A month afterwards the other brothers came home and asked if all had
gone well in their absence. Their wives said that all was well except
that the youngest brother had unfortunately disappeared without leaving
any trace. While they were talking the dog came up and fawned on the
brothers, so they asked where it had come from and the women said
that it had followed them home on the day that they were looking for
the missing boy: and they had kept it ever since. So matters rested:
the brothers searched high and low but could not find the missing
boy and so gave up the quest.

Now the Raja of that country had three daughters whom he had tried in
vain to get married: whenever a bridegroom was proposed to them they
declared that he was not to their liking and they would have nothing
to do with him. At last their father said that as they would not let
him choose husbands for them, they must make the choice themselves:
he proposed to assemble all the men in his kingdom on a certain day
and there and then they must take to themselves husbands.

So proclamation was made that all the men were to assemble outside
the palace and that three of them would receive the Raja's daughters
in marriage without having to pay any brideprice. On the fixed day
a great crowd collected and among others went the six brothers: and
the dog followed them. Then the three princesses were brought out
and three flies were caught: round one fly was tied a piece of white
thread for the eldest princess and round the second fly a red thread
for the second princess: and round the last fly a blue thread for
the youngest princess. Then the three princesses solemnly promised
that each would marry the man on whom the fly marked with her colour
settled, and the flies were let loose. The red fly and the blue fly
soon settled on two of the men sitting in the crowd but the white
fly flew high in the air and circled round and at last settled on
the dog which was sitting beside the six brothers.

At this the crowd laughed and jeered but the eldest princess said
that she must accept what fate had decreed and that she would marry
the dog. So the betrothal ceremony of the three princesses took place
at once, soon followed by their weddings. The husbands of the two
youngest princesses took their brides home, but the eldest princess
stayed in her father's house with her dog.

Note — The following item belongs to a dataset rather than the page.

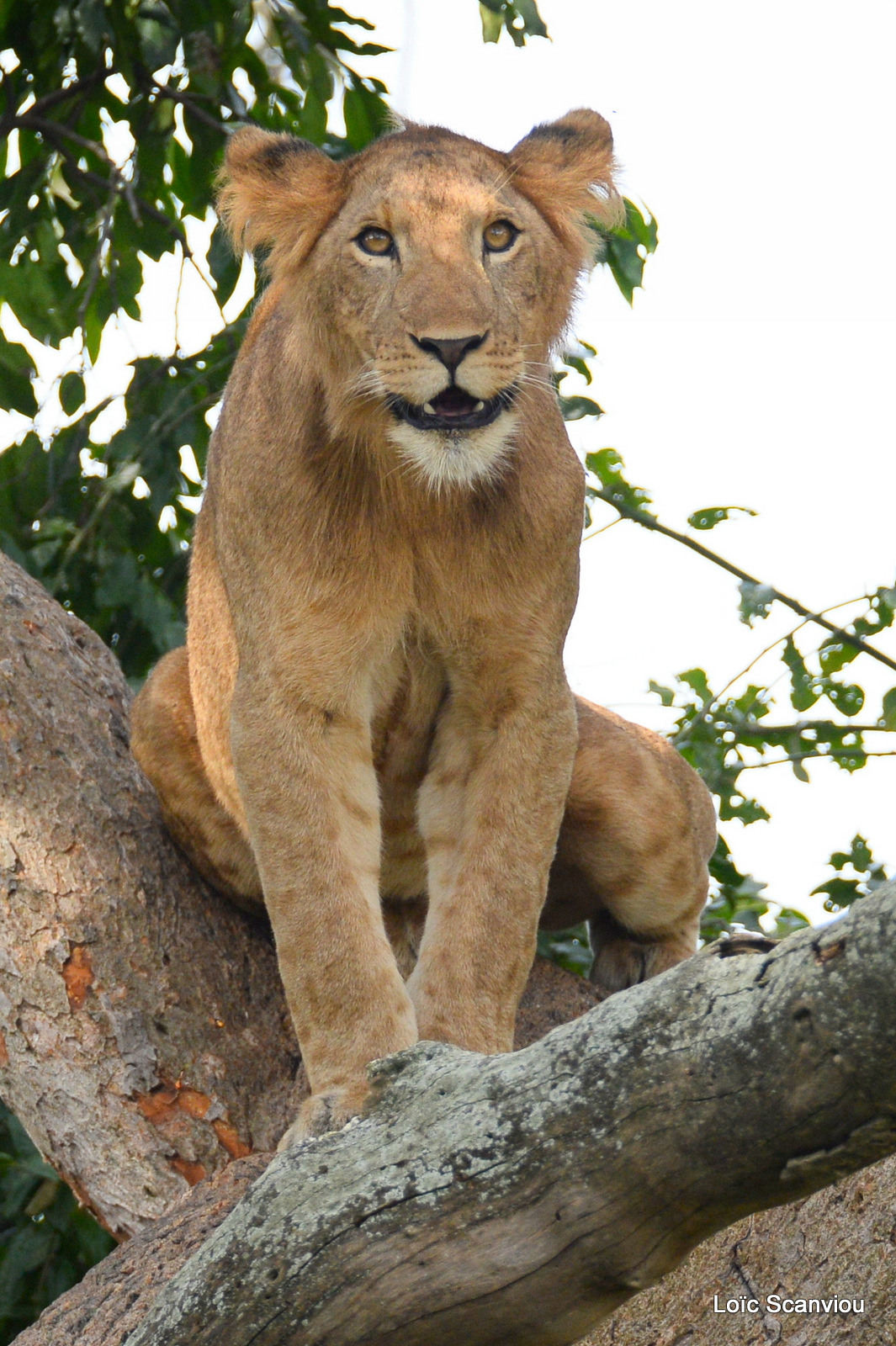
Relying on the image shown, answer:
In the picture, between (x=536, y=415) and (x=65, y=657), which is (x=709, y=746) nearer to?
(x=536, y=415)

One day after its dinner the dog was lying on its side asleep and the
princess chanced to see the heads of the iron nails in its feet: "Ah,"
thought she, "that is why the poor dog limps." So she ran and fetched
a pair of pincers and pulled out the nails: no sooner had she done
so than the dog was restored to its human shape and the princess was
delighted to find that not only was he a man but also very handsome:
and they settled down to live happily together.

Some months later the six brothers resolved to go and visit the Raja,
so that the princess might not feel that the dog she had married had
no friends in the world. Off they set and when they reached the Raja's
palace they were amazed to find their younger brother and still more
so when they heard the story of all that had happened to him.

They immediately decided to take vengeance on their wives and when
they reached home gave orders for a large well to be dug: when it
was ready they told their wives to join in the consecration ceremony
which was to ensure a pure and plentiful supply of water: so the
six witches went to the well and while their attention was occupied,
their husbands pushed them all into the well and filled it up with
earth and that was the end of the witches.